There is a cognitive connection that a student needs to bridge between the lessons a teacher gives and being able to execute them. Work more on thinking about the lessons from your teacher and achieving a personal understanding of the concept. It is not enough to just do or play "as you are told." If you do, you will not understand the meaning of what you are doing, when you should be doing it, and why it works. A teacher can assist by further elaboration, but the onus of bridging the gap to understanding falls on the student and not the teacher. There is an element of cognitive contemplation that can only be done by the student in order to reach that personal level of knowledge: the "ah hah" moment...........IMO, students need to be taught how to practice. There is a difference between teaching a lesson, and a student practicing that lesson.
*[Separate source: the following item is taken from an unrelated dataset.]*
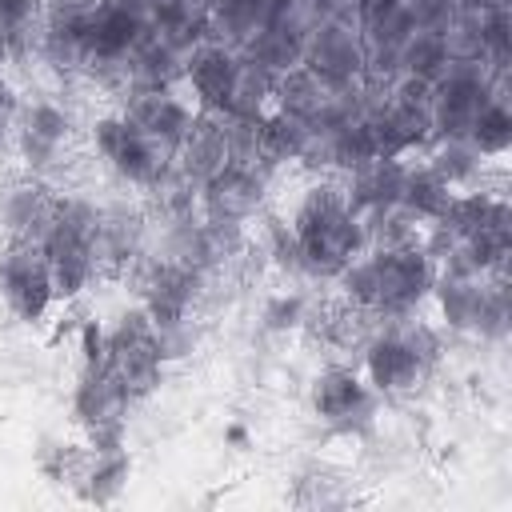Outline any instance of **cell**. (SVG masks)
<instances>
[{"label": "cell", "instance_id": "6da1fadb", "mask_svg": "<svg viewBox=\"0 0 512 512\" xmlns=\"http://www.w3.org/2000/svg\"><path fill=\"white\" fill-rule=\"evenodd\" d=\"M304 408L320 424L324 440H348L360 444L380 428L384 400L368 388L356 364L348 360H324L308 384H304Z\"/></svg>", "mask_w": 512, "mask_h": 512}, {"label": "cell", "instance_id": "7a4b0ae2", "mask_svg": "<svg viewBox=\"0 0 512 512\" xmlns=\"http://www.w3.org/2000/svg\"><path fill=\"white\" fill-rule=\"evenodd\" d=\"M108 332V372L120 380L132 404H144L148 396L160 392L168 364L156 344V324L148 320L144 304H124L112 320H104Z\"/></svg>", "mask_w": 512, "mask_h": 512}, {"label": "cell", "instance_id": "3957f363", "mask_svg": "<svg viewBox=\"0 0 512 512\" xmlns=\"http://www.w3.org/2000/svg\"><path fill=\"white\" fill-rule=\"evenodd\" d=\"M12 124V156L20 160V172L52 180L76 140V112L56 96H24Z\"/></svg>", "mask_w": 512, "mask_h": 512}, {"label": "cell", "instance_id": "277c9868", "mask_svg": "<svg viewBox=\"0 0 512 512\" xmlns=\"http://www.w3.org/2000/svg\"><path fill=\"white\" fill-rule=\"evenodd\" d=\"M0 308L24 328H44L60 308L48 260L36 240L0 244Z\"/></svg>", "mask_w": 512, "mask_h": 512}, {"label": "cell", "instance_id": "5b68a950", "mask_svg": "<svg viewBox=\"0 0 512 512\" xmlns=\"http://www.w3.org/2000/svg\"><path fill=\"white\" fill-rule=\"evenodd\" d=\"M372 260V280H376V304L372 320H404L412 312L428 308L432 284H436V260L412 244V248H368Z\"/></svg>", "mask_w": 512, "mask_h": 512}, {"label": "cell", "instance_id": "8992f818", "mask_svg": "<svg viewBox=\"0 0 512 512\" xmlns=\"http://www.w3.org/2000/svg\"><path fill=\"white\" fill-rule=\"evenodd\" d=\"M356 368L380 400H416L428 384L440 380V372H432L416 356V348L400 336L396 324H376L372 328V336L364 340V348L356 356Z\"/></svg>", "mask_w": 512, "mask_h": 512}, {"label": "cell", "instance_id": "52a82bcc", "mask_svg": "<svg viewBox=\"0 0 512 512\" xmlns=\"http://www.w3.org/2000/svg\"><path fill=\"white\" fill-rule=\"evenodd\" d=\"M280 176H272L260 164H236L228 160L220 172H212L196 188V212L216 224H252L272 200H276Z\"/></svg>", "mask_w": 512, "mask_h": 512}, {"label": "cell", "instance_id": "ba28073f", "mask_svg": "<svg viewBox=\"0 0 512 512\" xmlns=\"http://www.w3.org/2000/svg\"><path fill=\"white\" fill-rule=\"evenodd\" d=\"M300 64L328 88H352L364 80V36L352 16H320L304 36Z\"/></svg>", "mask_w": 512, "mask_h": 512}, {"label": "cell", "instance_id": "9c48e42d", "mask_svg": "<svg viewBox=\"0 0 512 512\" xmlns=\"http://www.w3.org/2000/svg\"><path fill=\"white\" fill-rule=\"evenodd\" d=\"M120 112L168 156H176L180 140L196 120V104L184 96V88H132L120 96Z\"/></svg>", "mask_w": 512, "mask_h": 512}, {"label": "cell", "instance_id": "30bf717a", "mask_svg": "<svg viewBox=\"0 0 512 512\" xmlns=\"http://www.w3.org/2000/svg\"><path fill=\"white\" fill-rule=\"evenodd\" d=\"M148 36V20L140 8L120 0H96L84 16V52L88 64H124L140 40Z\"/></svg>", "mask_w": 512, "mask_h": 512}, {"label": "cell", "instance_id": "8fae6325", "mask_svg": "<svg viewBox=\"0 0 512 512\" xmlns=\"http://www.w3.org/2000/svg\"><path fill=\"white\" fill-rule=\"evenodd\" d=\"M236 72H240V52L232 44H224V40H200L184 56L180 88L196 104V112H224L228 92L236 84Z\"/></svg>", "mask_w": 512, "mask_h": 512}, {"label": "cell", "instance_id": "7c38bea8", "mask_svg": "<svg viewBox=\"0 0 512 512\" xmlns=\"http://www.w3.org/2000/svg\"><path fill=\"white\" fill-rule=\"evenodd\" d=\"M132 408L136 404L120 388V380L108 372V364H100V368H80L76 364V376H72V388H68V412H72V424L80 432L100 428V424H128Z\"/></svg>", "mask_w": 512, "mask_h": 512}, {"label": "cell", "instance_id": "4fadbf2b", "mask_svg": "<svg viewBox=\"0 0 512 512\" xmlns=\"http://www.w3.org/2000/svg\"><path fill=\"white\" fill-rule=\"evenodd\" d=\"M56 188L40 176L16 172L0 184V236L4 240H36L52 216Z\"/></svg>", "mask_w": 512, "mask_h": 512}, {"label": "cell", "instance_id": "5bb4252c", "mask_svg": "<svg viewBox=\"0 0 512 512\" xmlns=\"http://www.w3.org/2000/svg\"><path fill=\"white\" fill-rule=\"evenodd\" d=\"M408 160H412V156H372V160H364L360 168L344 172L340 184H344L348 208H352L360 220L372 216V212L396 208V204H400V188H404Z\"/></svg>", "mask_w": 512, "mask_h": 512}, {"label": "cell", "instance_id": "9a60e30c", "mask_svg": "<svg viewBox=\"0 0 512 512\" xmlns=\"http://www.w3.org/2000/svg\"><path fill=\"white\" fill-rule=\"evenodd\" d=\"M368 124H372V136H376V156H424L428 144L436 140L428 108L400 104L392 96Z\"/></svg>", "mask_w": 512, "mask_h": 512}, {"label": "cell", "instance_id": "2e32d148", "mask_svg": "<svg viewBox=\"0 0 512 512\" xmlns=\"http://www.w3.org/2000/svg\"><path fill=\"white\" fill-rule=\"evenodd\" d=\"M480 292H484V276L436 272V284H432V296H428L432 320L452 340H472L476 316H480Z\"/></svg>", "mask_w": 512, "mask_h": 512}, {"label": "cell", "instance_id": "e0dca14e", "mask_svg": "<svg viewBox=\"0 0 512 512\" xmlns=\"http://www.w3.org/2000/svg\"><path fill=\"white\" fill-rule=\"evenodd\" d=\"M176 168L200 188L212 172H220L232 156H228V132H224V116L220 112H196L188 136L176 148Z\"/></svg>", "mask_w": 512, "mask_h": 512}, {"label": "cell", "instance_id": "ac0fdd59", "mask_svg": "<svg viewBox=\"0 0 512 512\" xmlns=\"http://www.w3.org/2000/svg\"><path fill=\"white\" fill-rule=\"evenodd\" d=\"M104 168H108V176L116 180V184H124V188H136V192H144L168 164H172V156L156 144V140H148L132 120H128V128H124V136H120V144L108 152V160H100Z\"/></svg>", "mask_w": 512, "mask_h": 512}, {"label": "cell", "instance_id": "d6986e66", "mask_svg": "<svg viewBox=\"0 0 512 512\" xmlns=\"http://www.w3.org/2000/svg\"><path fill=\"white\" fill-rule=\"evenodd\" d=\"M180 72H184V52L172 48L164 36H144L140 48L124 60V92L132 88H180Z\"/></svg>", "mask_w": 512, "mask_h": 512}, {"label": "cell", "instance_id": "ffe728a7", "mask_svg": "<svg viewBox=\"0 0 512 512\" xmlns=\"http://www.w3.org/2000/svg\"><path fill=\"white\" fill-rule=\"evenodd\" d=\"M128 472H132L128 448H120V452H88L80 476L72 480V496L84 500V504H96V508L116 504L124 496V488H128Z\"/></svg>", "mask_w": 512, "mask_h": 512}, {"label": "cell", "instance_id": "44dd1931", "mask_svg": "<svg viewBox=\"0 0 512 512\" xmlns=\"http://www.w3.org/2000/svg\"><path fill=\"white\" fill-rule=\"evenodd\" d=\"M452 192H460V188H476V184H484L488 180V172L492 168H500V164H488L464 136H448V140H432L428 144V152L420 156Z\"/></svg>", "mask_w": 512, "mask_h": 512}, {"label": "cell", "instance_id": "7402d4cb", "mask_svg": "<svg viewBox=\"0 0 512 512\" xmlns=\"http://www.w3.org/2000/svg\"><path fill=\"white\" fill-rule=\"evenodd\" d=\"M308 288H312V284H304V280H288L284 288H272V292L260 300V312H256L260 332L272 336V340L300 336L304 320H308L312 308H316V296H312Z\"/></svg>", "mask_w": 512, "mask_h": 512}, {"label": "cell", "instance_id": "603a6c76", "mask_svg": "<svg viewBox=\"0 0 512 512\" xmlns=\"http://www.w3.org/2000/svg\"><path fill=\"white\" fill-rule=\"evenodd\" d=\"M304 140H308V124L296 120V116H288V112H276V108H272V112L260 120V156H256V164L284 180V172L296 168Z\"/></svg>", "mask_w": 512, "mask_h": 512}, {"label": "cell", "instance_id": "cb8c5ba5", "mask_svg": "<svg viewBox=\"0 0 512 512\" xmlns=\"http://www.w3.org/2000/svg\"><path fill=\"white\" fill-rule=\"evenodd\" d=\"M304 36H308V24H264V28L240 48V56L252 60V64H260V68H268L272 76H280V72H288V68L300 64V56H304Z\"/></svg>", "mask_w": 512, "mask_h": 512}, {"label": "cell", "instance_id": "d4e9b609", "mask_svg": "<svg viewBox=\"0 0 512 512\" xmlns=\"http://www.w3.org/2000/svg\"><path fill=\"white\" fill-rule=\"evenodd\" d=\"M448 200H452V188L420 156H412L408 160V172H404V188H400V208L428 228V224H436L444 216Z\"/></svg>", "mask_w": 512, "mask_h": 512}, {"label": "cell", "instance_id": "484cf974", "mask_svg": "<svg viewBox=\"0 0 512 512\" xmlns=\"http://www.w3.org/2000/svg\"><path fill=\"white\" fill-rule=\"evenodd\" d=\"M328 96H332V88L320 76H312L304 64H296V68H288V72L276 76L272 108L276 112H288V116H296L304 124H312L320 116V108L328 104Z\"/></svg>", "mask_w": 512, "mask_h": 512}, {"label": "cell", "instance_id": "4316f807", "mask_svg": "<svg viewBox=\"0 0 512 512\" xmlns=\"http://www.w3.org/2000/svg\"><path fill=\"white\" fill-rule=\"evenodd\" d=\"M272 96H276V76L252 60L240 56V72H236V84L228 92V104L220 116H232V120H264L272 112Z\"/></svg>", "mask_w": 512, "mask_h": 512}, {"label": "cell", "instance_id": "83f0119b", "mask_svg": "<svg viewBox=\"0 0 512 512\" xmlns=\"http://www.w3.org/2000/svg\"><path fill=\"white\" fill-rule=\"evenodd\" d=\"M464 140H468L488 164H504V156L512 152V108H508V96L488 100V104L476 112V120H472V128H468Z\"/></svg>", "mask_w": 512, "mask_h": 512}, {"label": "cell", "instance_id": "f1b7e54d", "mask_svg": "<svg viewBox=\"0 0 512 512\" xmlns=\"http://www.w3.org/2000/svg\"><path fill=\"white\" fill-rule=\"evenodd\" d=\"M352 496L344 492V472L332 468L328 460H308L296 476H292V504L304 508H332V504H348Z\"/></svg>", "mask_w": 512, "mask_h": 512}, {"label": "cell", "instance_id": "f546056e", "mask_svg": "<svg viewBox=\"0 0 512 512\" xmlns=\"http://www.w3.org/2000/svg\"><path fill=\"white\" fill-rule=\"evenodd\" d=\"M36 472L48 480V484H60V488H72V480L80 476L84 460H88V448L84 440H68V436H40L36 440Z\"/></svg>", "mask_w": 512, "mask_h": 512}, {"label": "cell", "instance_id": "4dcf8cb0", "mask_svg": "<svg viewBox=\"0 0 512 512\" xmlns=\"http://www.w3.org/2000/svg\"><path fill=\"white\" fill-rule=\"evenodd\" d=\"M448 48H444V36L432 32V28H416L400 40L396 48V68L404 76H420V80H436L444 68H448Z\"/></svg>", "mask_w": 512, "mask_h": 512}, {"label": "cell", "instance_id": "1f68e13d", "mask_svg": "<svg viewBox=\"0 0 512 512\" xmlns=\"http://www.w3.org/2000/svg\"><path fill=\"white\" fill-rule=\"evenodd\" d=\"M476 36H480V56L496 72H508V64H512V16H508V4L476 8Z\"/></svg>", "mask_w": 512, "mask_h": 512}, {"label": "cell", "instance_id": "d6a6232c", "mask_svg": "<svg viewBox=\"0 0 512 512\" xmlns=\"http://www.w3.org/2000/svg\"><path fill=\"white\" fill-rule=\"evenodd\" d=\"M332 152H336V176L360 168L364 160L376 156V136H372V124L368 120H348L332 132Z\"/></svg>", "mask_w": 512, "mask_h": 512}, {"label": "cell", "instance_id": "836d02e7", "mask_svg": "<svg viewBox=\"0 0 512 512\" xmlns=\"http://www.w3.org/2000/svg\"><path fill=\"white\" fill-rule=\"evenodd\" d=\"M72 348H76V364L80 368H100L108 364V332L100 316H80L76 332H72Z\"/></svg>", "mask_w": 512, "mask_h": 512}, {"label": "cell", "instance_id": "e575fe53", "mask_svg": "<svg viewBox=\"0 0 512 512\" xmlns=\"http://www.w3.org/2000/svg\"><path fill=\"white\" fill-rule=\"evenodd\" d=\"M44 16V0H0V28L8 36H24L40 24Z\"/></svg>", "mask_w": 512, "mask_h": 512}, {"label": "cell", "instance_id": "d590c367", "mask_svg": "<svg viewBox=\"0 0 512 512\" xmlns=\"http://www.w3.org/2000/svg\"><path fill=\"white\" fill-rule=\"evenodd\" d=\"M224 448L248 452V448H252V428H248L244 420H228V424H224Z\"/></svg>", "mask_w": 512, "mask_h": 512}, {"label": "cell", "instance_id": "8d00e7d4", "mask_svg": "<svg viewBox=\"0 0 512 512\" xmlns=\"http://www.w3.org/2000/svg\"><path fill=\"white\" fill-rule=\"evenodd\" d=\"M12 136H16V124L8 112H0V156H12Z\"/></svg>", "mask_w": 512, "mask_h": 512}, {"label": "cell", "instance_id": "74e56055", "mask_svg": "<svg viewBox=\"0 0 512 512\" xmlns=\"http://www.w3.org/2000/svg\"><path fill=\"white\" fill-rule=\"evenodd\" d=\"M44 4H56V8H92L96 0H44Z\"/></svg>", "mask_w": 512, "mask_h": 512}, {"label": "cell", "instance_id": "f35d334b", "mask_svg": "<svg viewBox=\"0 0 512 512\" xmlns=\"http://www.w3.org/2000/svg\"><path fill=\"white\" fill-rule=\"evenodd\" d=\"M120 4H132V8H140V12H144V8L152 4V0H120Z\"/></svg>", "mask_w": 512, "mask_h": 512}]
</instances>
It is not enough for a teacher to just hand over a package of information and say: here student, learn this and come back next week. The teacher needs to show the student how to digest the concepts when the student is working alone. The goal is to make the student an independent thinker and learner, and not to have the student run to the teacher every time he/she doesn't understand something.
So he has said I really need to improve my practise quality over the long holiday.
I generally find listening to certain pieces (checking whether they have worked or not) during the lesson merely a waste of time. Usually, we practise during the lesson as if the piece were new, because what they have to do is often not something you can just solve or acquire between lessons anyway. .........P.S.: Most of my students are very advanced and don't need any guidance on interpretation etc.Paul
Paul, do you do any listening at all (but not for checking whether they have worked)? Like, a student has practised at home for a week, comes to lessons and ..... do you hear any of it? There is the lesson - practising - the next lesson. What is the link between them, if any?
What is it that the student does once he or she gets home for the next seven days and possibly the weeks afterward.
What does the student do for the hour or two hours of the practicing session?
Usually when I tutored, there was a student in trouble needing help with a specific thing like math or grades in English. But when I worked with the kid, almost always there was something else. I think that you work with these "something elses" just like I did.
Exactly right. What you see on the surface in people with problems is often an indication for something else. The real solutions may be very unexpected sometimes.P.S.: By the way, if we limit this to music and piano playing, did you know that aural feedback can actually hold you back in some cases because it creates a negative loop? If you take on something like Rachmaninov's concerto no.3, for example, it can be so overwhelming in places that passages that would otherwise work don't work, and it can be very difficult for musical and emotional people to hold back and do what's required: first ingrain the piece like a bean counter, and only then let it all go. People who don't realize this may get into very deep trouble and blame either poor Rachmaninov or the concerto for being so "difficult". Things get even worse when the teacher asks them to "listen more"...Paul
Come to lessons prepared and not struggle with note learning.
There's more to it than that. You seem to be talking about the immature student who doesn't practice and arrives unprepared.
More students are immature than you might think...
You wrote that you only teach part time, and only take "talented" students who are more advanced. What happens if a student isn't taught properly or is mistaught? When you assess a student, how much of what you see comes from natural ability, and how much from a good grounding? And can ability be masked by poor foundations or misteaching?